Le premier est le renforcement des zones de défense contre les incendies : pare-feux plus grands, mieux entretenus, capables de limiter la propagation des feux dans des conditions climatiques de plus en plus extrêmes. Le deuxième est l’intensification du débroussaillement, y compris les Obligations Légales de Débroussaillement autour des habitations, avec une simplification réglementaire pour accélérer leur mise en œuvre. Le troisième est la généralisation des plans de protection des forêts contre les incendies, afin de garantir leur défendabilité sur l’ensemble du territoire. Le quatrième enfin concerne l’aménagement du territoire lui-même : ne plus construire à l’intérieur ou à proximité directe des forêts, en tirant les leçons des catastrophes répétées.
Reconstituer, oui — mais penser sur le temps long
La reconstitution d’un massif forestier sinistré ne commence pas par la plantation. Elle commence par la sécurisation des parcelles, l’évaluation précise des dégâts, les diagnostics sanitaires, l’analyse des sols, l’identification des modalités de reconstitution les plus adaptées à chaque territoire, et la valorisation des bois encore mobilisables — en bois d’œuvre ou en bois d’industrie. Un processus qui s’inscrit nécessairement dans le temps long, bien loin de l’immédiateté médiatique des incendies.
Anne Duisabeau le formule avec clarté : «Cette épreuve nous rappelle une responsabilité collective : reconstituer mais aussi constituer des forêts capables de résister aux conditions climatiques de demain. Une forêt ne se rebâtit pas en une saison. Elle se construit sur des décennies, grâce à une gestion durable, à la connaissance scientifique et à un engagement collectif de générations de forestiers. France Bois Forêt sera pleinement mobilisée pour accompagner cette ambition.»

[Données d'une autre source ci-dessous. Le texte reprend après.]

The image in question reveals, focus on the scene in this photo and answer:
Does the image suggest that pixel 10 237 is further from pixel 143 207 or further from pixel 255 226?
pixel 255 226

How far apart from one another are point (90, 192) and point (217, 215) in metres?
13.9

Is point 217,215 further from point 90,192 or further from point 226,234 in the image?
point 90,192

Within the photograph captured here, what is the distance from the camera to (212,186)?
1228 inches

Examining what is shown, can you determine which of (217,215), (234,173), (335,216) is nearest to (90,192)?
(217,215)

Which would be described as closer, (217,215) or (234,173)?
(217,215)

Un enjeu de souveraineté et de neutralité carbone
Derrière la question forestière se joue quelque chose de plus large encore : la capacité de la France à atteindre ses objectifs de neutralité carbone d’ici 2050. La Stratégie nationale bas-carbone (SNBC 3) identifie en effet la restauration de la capacité des forêts à capter durablement le carbone comme une condition indispensable à cet objectif.

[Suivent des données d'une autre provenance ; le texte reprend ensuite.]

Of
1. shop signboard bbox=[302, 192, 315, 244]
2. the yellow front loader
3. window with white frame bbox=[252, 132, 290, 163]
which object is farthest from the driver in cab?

Cela implique de maintenir et d’amplifier les investissements dans le renouvellement forestier, la production de graines et de plants, la recherche, l’innovation, la prévention des risques et la modernisation des entreprises de la filière. Des investissements qui conditionnent également la capacité de la France à développer les usages du bois dans la construction et l’industrie, à préserver la biodiversité et à conforter une filière qui représente un levier majeur de souveraineté économique nationale.
La forêt française brûle. Mais elle se reconstruit aussi — à condition d’en décider maintenant.